July 23, 2013

WARNING: Data and Narratives may lead to Bias

This post contains three features cross-posted to my micro-blog, Tumbld Thoughts. I am carving something at its joints here (see note #5 for reference), but am not sure exactly what. I guess it is the role of belief and human nature in things we usually (from a common-sense perspective, at least) consider to be objective and/or conceptually attractive (e.g. data analysis, scientific theory, and intuitions about complexity).

Featured are three loosely-related topics: the uncritical interpretation of big data (I), shortcomings of the narrative explanation (II), and subtle but important biases in scientific thinking (III). Nothing is sacred (or at least reverent) here, but then again it shouldn't be.

I. Uncritical Interpretations of "Big" Data

This is what a religion based on big data would look like. Or rather, this is what the uncritical interpretation of big data [1] currently looks like. A few readings on the topic:

1) a news article [2] on how the mis-interpretation of big data (and over-reliance on its correlative relationships) threaten to undermine effective decision-making. Of greatest importance is distinguishing between correlation and causation, which is a data analysis (and logical reasoning) issue that predates big data.

2) an op-ed [3] featuring the work of Seth Stephens-Davidowitz, an economist from Google who is debunking the idea that child abuse and neglect decreased in the aftermath of the 2008 economic crisis. He is accomplishing this using a novel methodology, an example of how using different methods to address the same problem yields different results. In this case, aggregate Google searches (based on unobserved, online activity) were used. An example of how we might better extract causal relationships from "big" datasets.

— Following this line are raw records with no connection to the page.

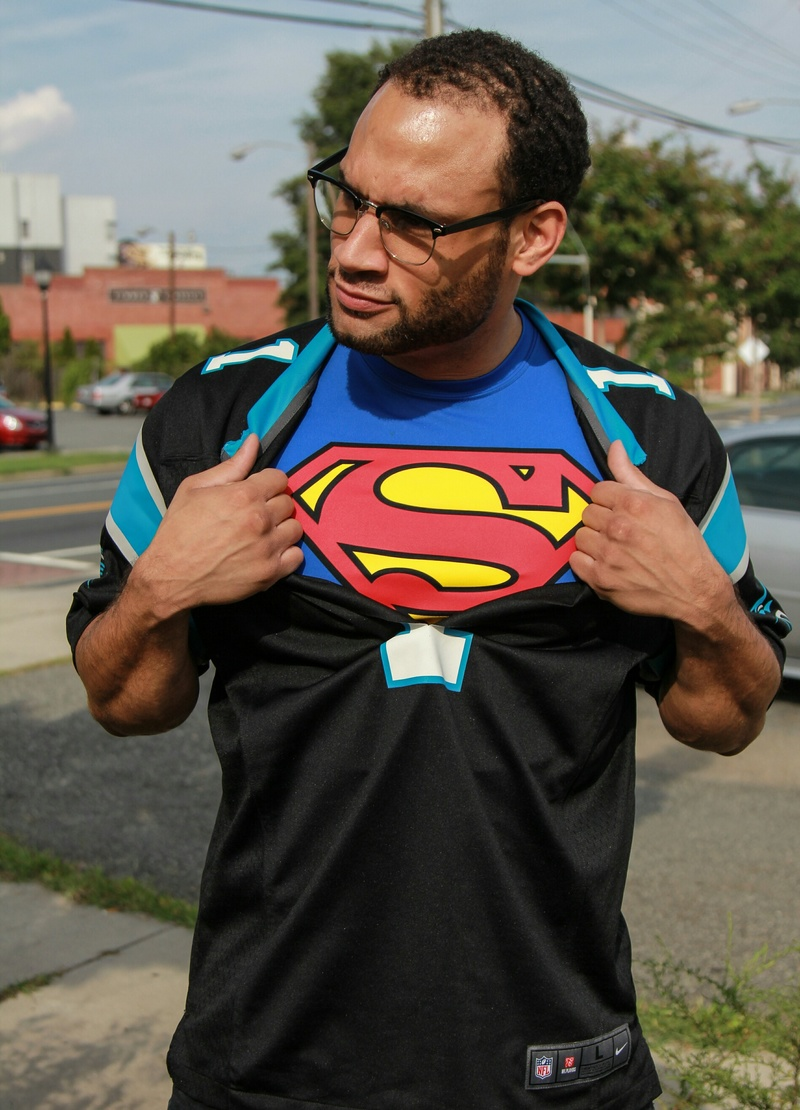 Male model photo shoot of Wel C Harris in Charlotte, NC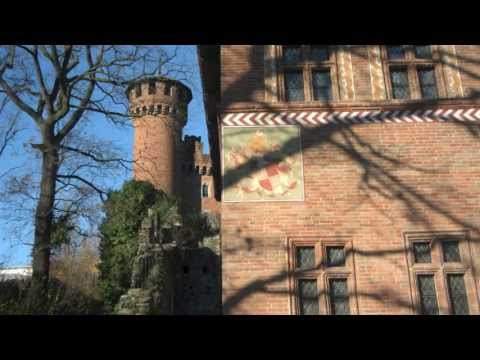 Questo Slideshow illustra il risultato finale del restauro architettonico dell'ex ristorante San Giorgio al Borgo Medievale di Torino. www.ptfv.it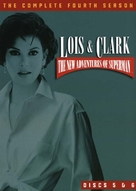 """""""Lois & Clark: The New Adventures of Superman"""" - DVD cover (xs thumbnail)"""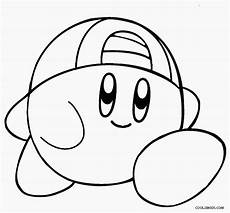 printable kirby coloring pages for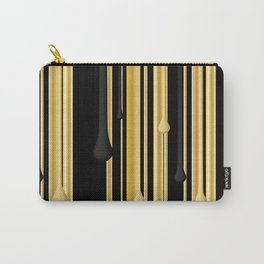 DRIPPING IN GOLD Carry-All Pouch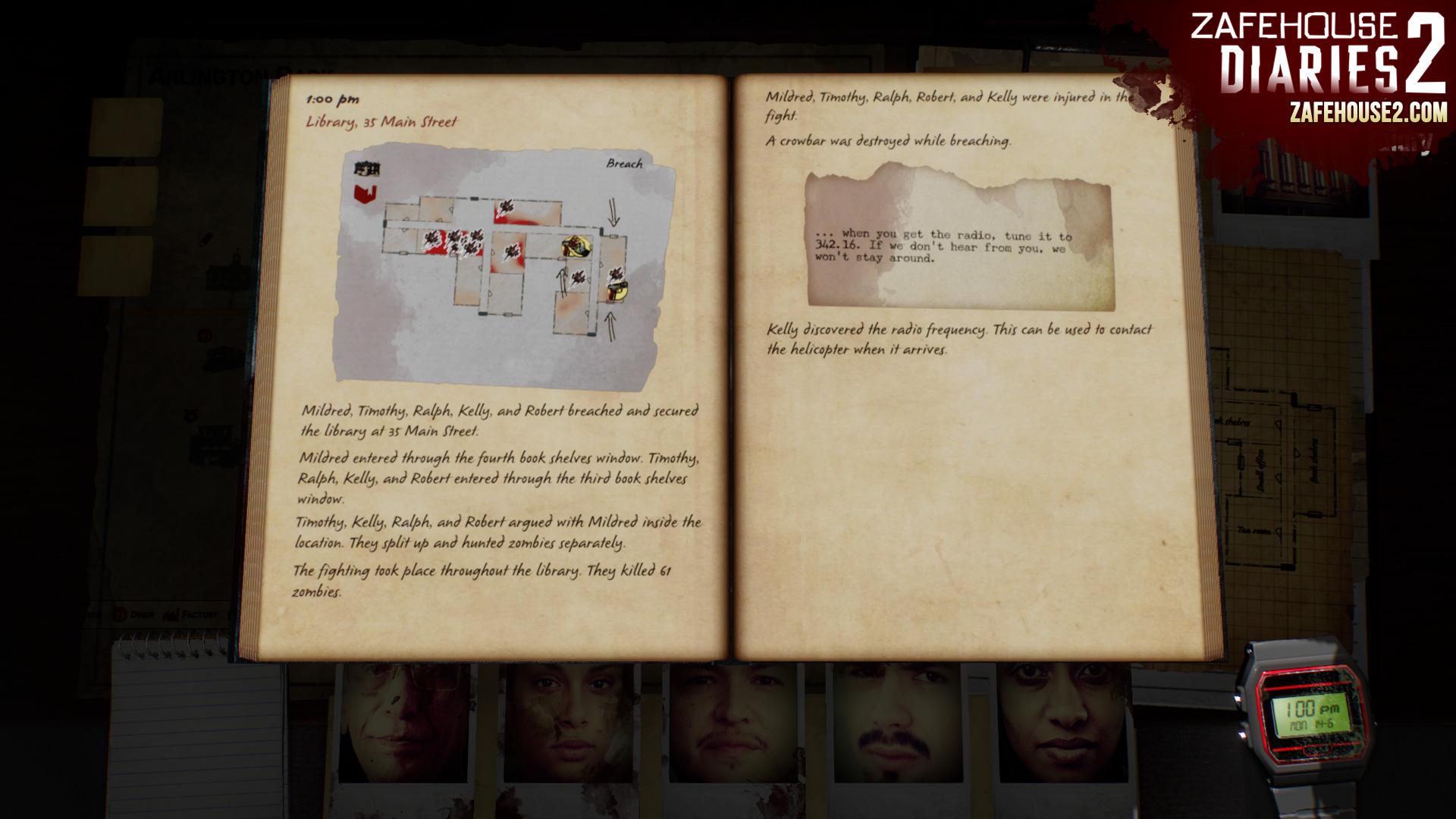 Zafe家的日记2 游戏截图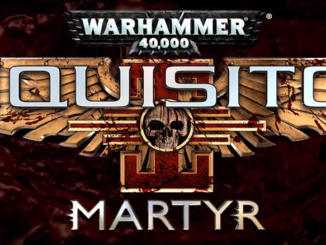 Warhammer 40,000: Inquisitor – Martyr ora disponibile su Xbox One e PS4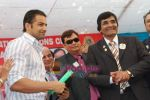 Upen Patel at Baldivas Lions Club event in Lokhandwala ground on 19th November 2008(11).JPG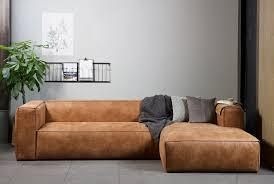 canapé design domino designer modular sofa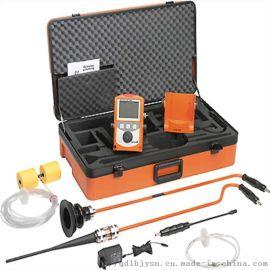 HS660系列燃气管网综合检测仪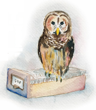 Treasure Hunt Logo (an owl)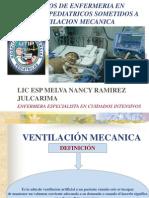 Cuidados de Enfermeria Pacientes Pediatricos Sometidos a Ventilacion Mecanica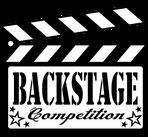 BackstageCompetition_Logo-2_BW_small-300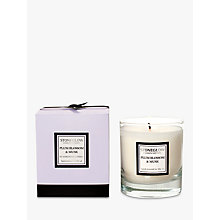 Buy Stoneglow Modern Classics Plum Blossom and Musk Scented Candle Online at johnlewis.com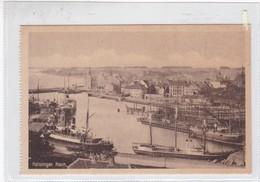 HELSINGOR HAVN. I.M. HELSINGOR. PORT. 1920. NON CIRCULEE DENMARK- BLEUP - Denemarken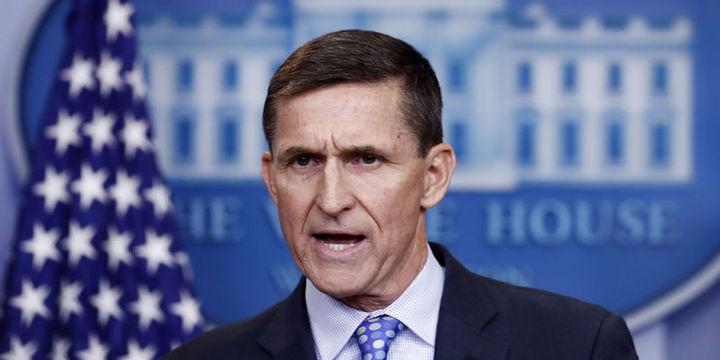 """Eski Ulusal Güvenlik Danışmanı Flynn """"konuşmama"""" hakkını kullanacak"""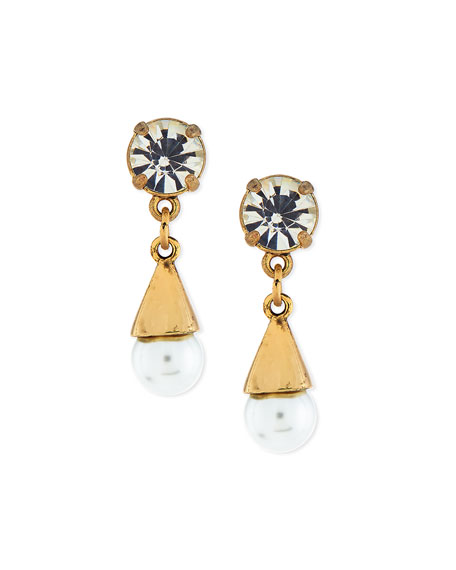Lulu Frost Lustre Glass-Pearl Earrings
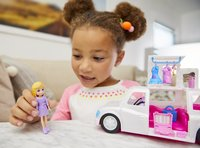 Polly Pocket speelset Luxe limo-Afbeelding 2
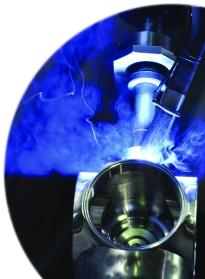 Valvole a sfera e raccorderia inox-1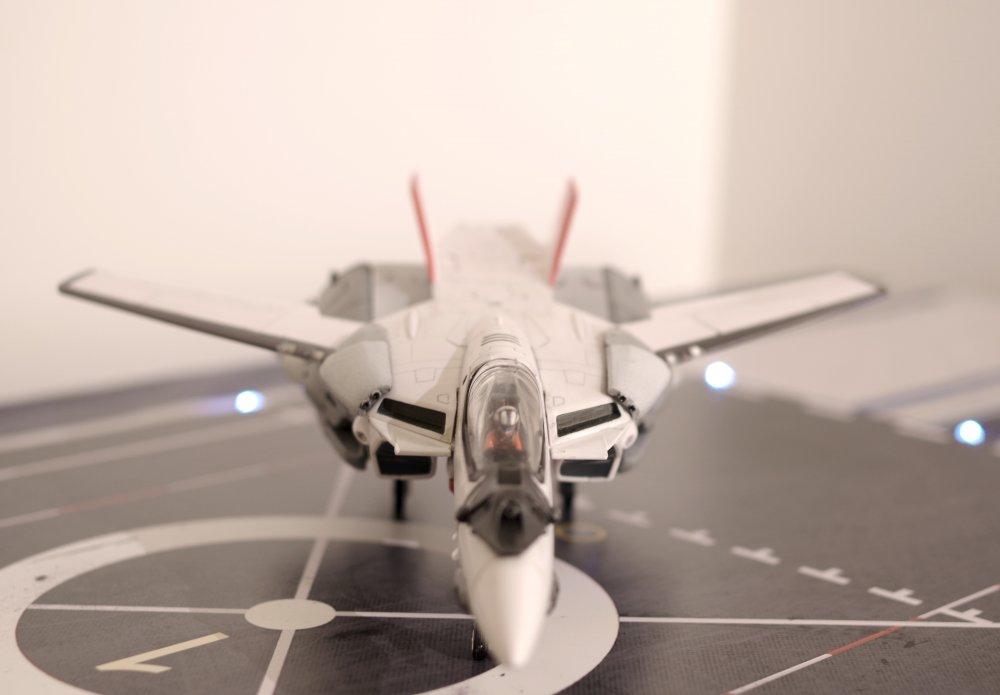 fighter03.jpg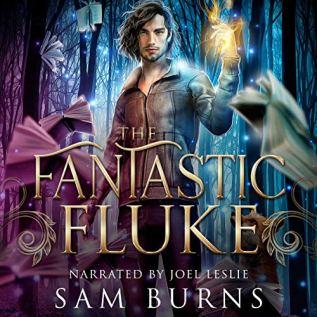 Audiobook Review: The Fantastic Fluke by Sam Burns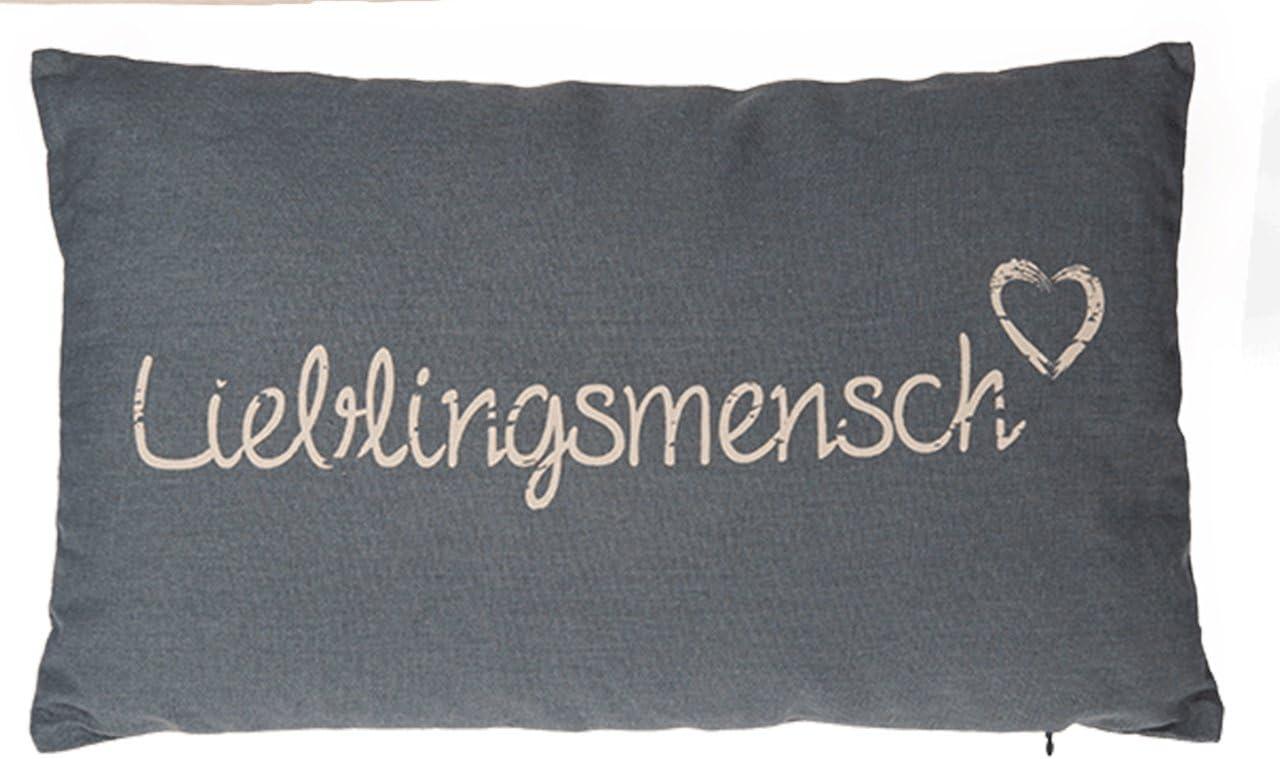 Kamaca HERZENSMENSCH Kissen 30 cm x 50 cm Flauschig gef/ülltes Kissen mit Rei/ßverschluss Bezug aus 100/% Baumwolle EIN Hingucker und wertiges Geschenk HERZENSMENSCH GRAU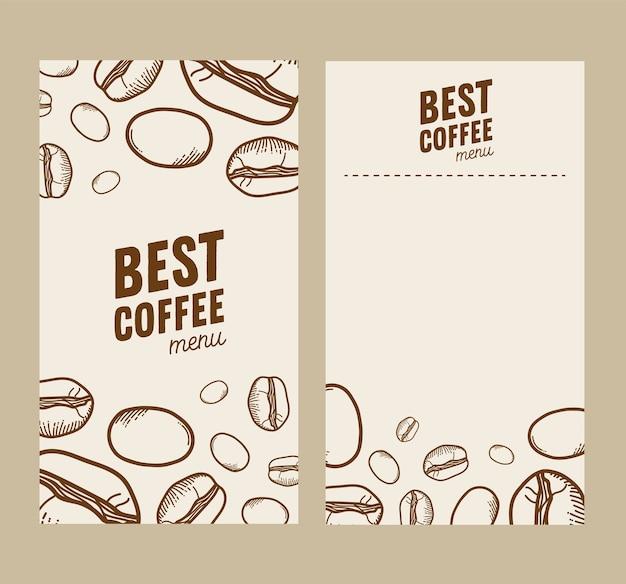 Thème de cadres de papiers de grains de café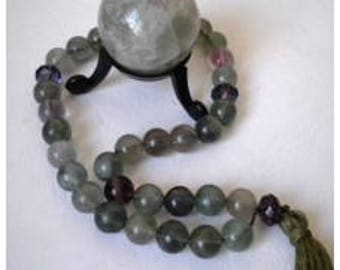 The rosary of Fluorite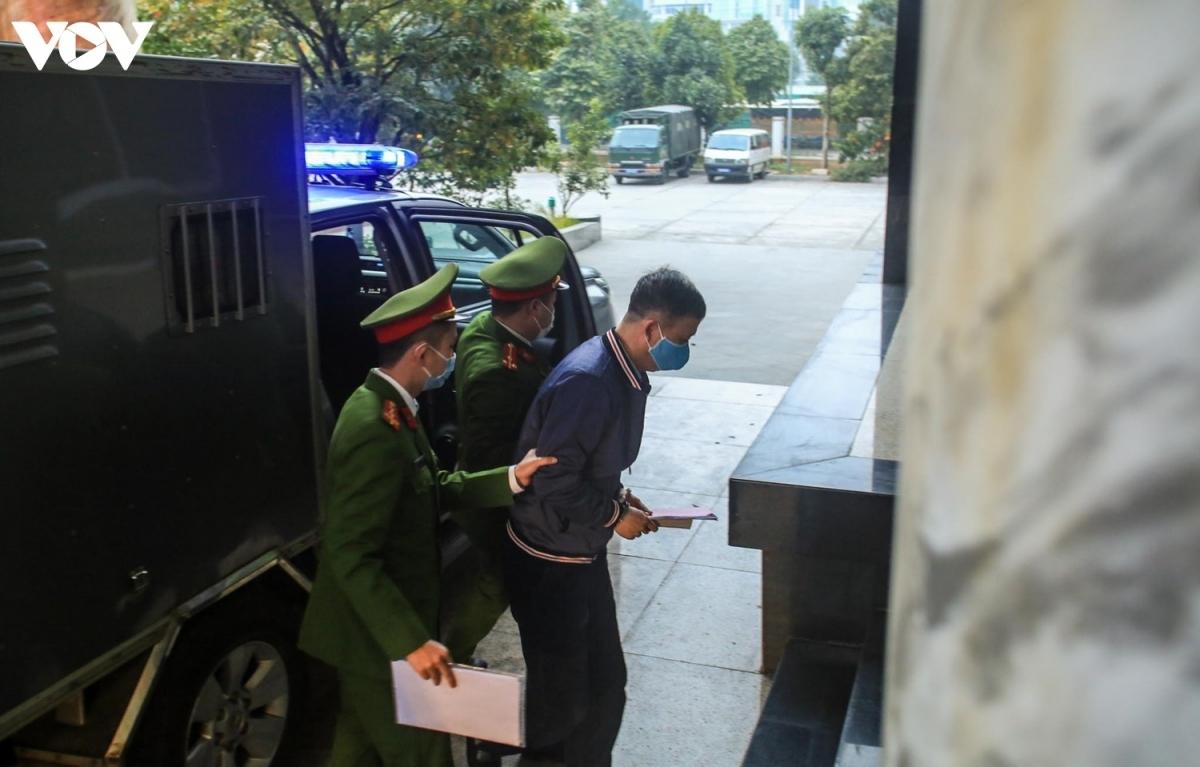 Bị cáo Trịnh Xuân Thanh tại TAND TP Hà Nội.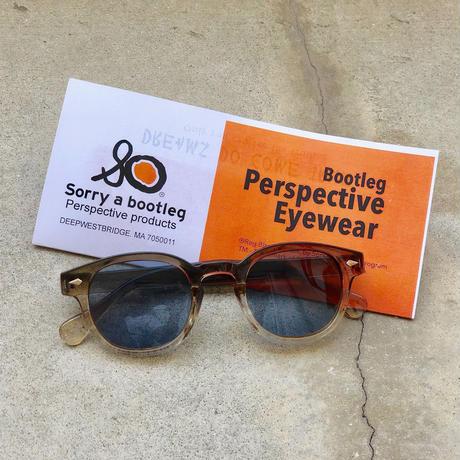 Sorry a bootleg optical -PERSPECTIVE Eyewear  - Type-10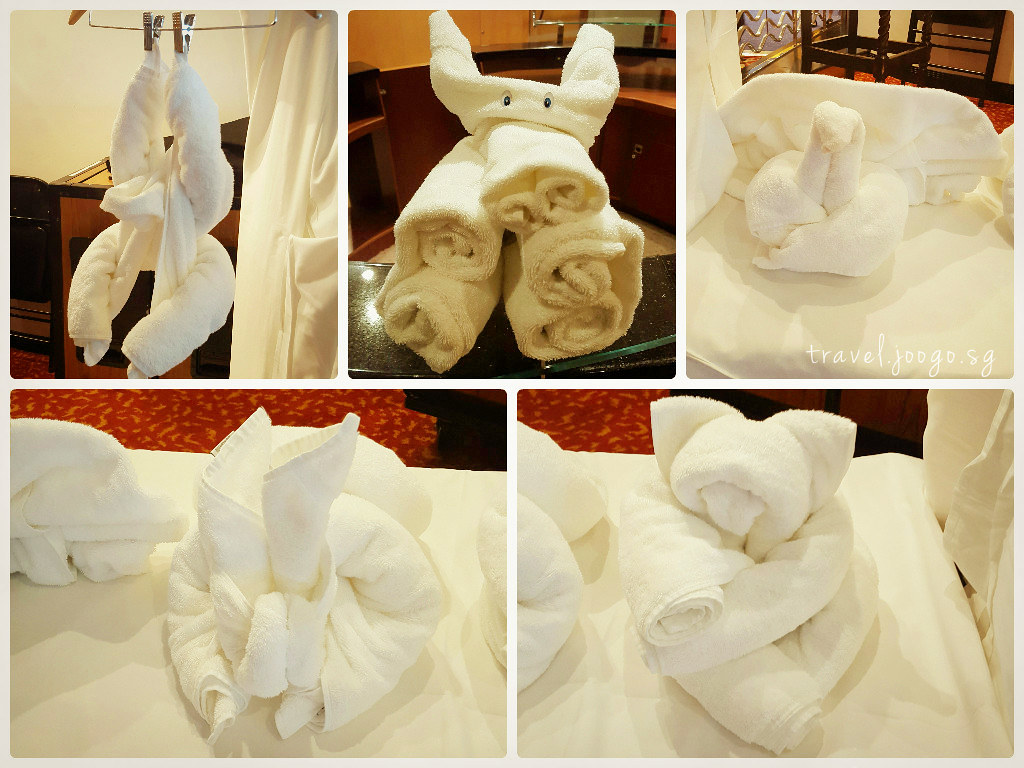 What to do on mariner of the seas - Art Classes2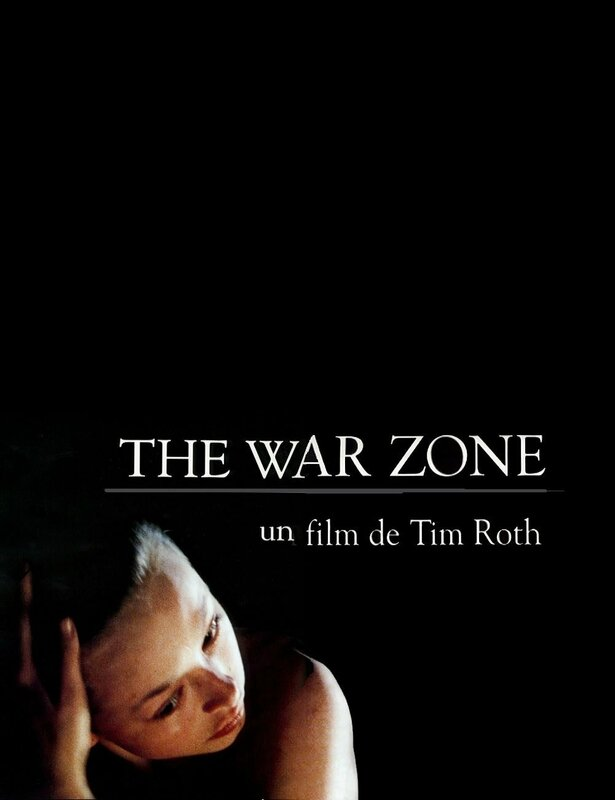 the-war-zone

II. Going beyond "the narrative" explanation

Is "the narrative" the best way to convey complex ideas, especially when it comes to social or scientific explanation? Barry Ritholtz and Cullen Roche [4] remind us that in contemporary economics, the prevailing narratives often fail to capture the complexity or even the outcomes of real-world situations. 

This failure is one of explanations that have no capacity to take into account conflicting evidence. This ultimately results in cognitive dissonance, which becomes more pronounced as the narrative explanations continue to fail.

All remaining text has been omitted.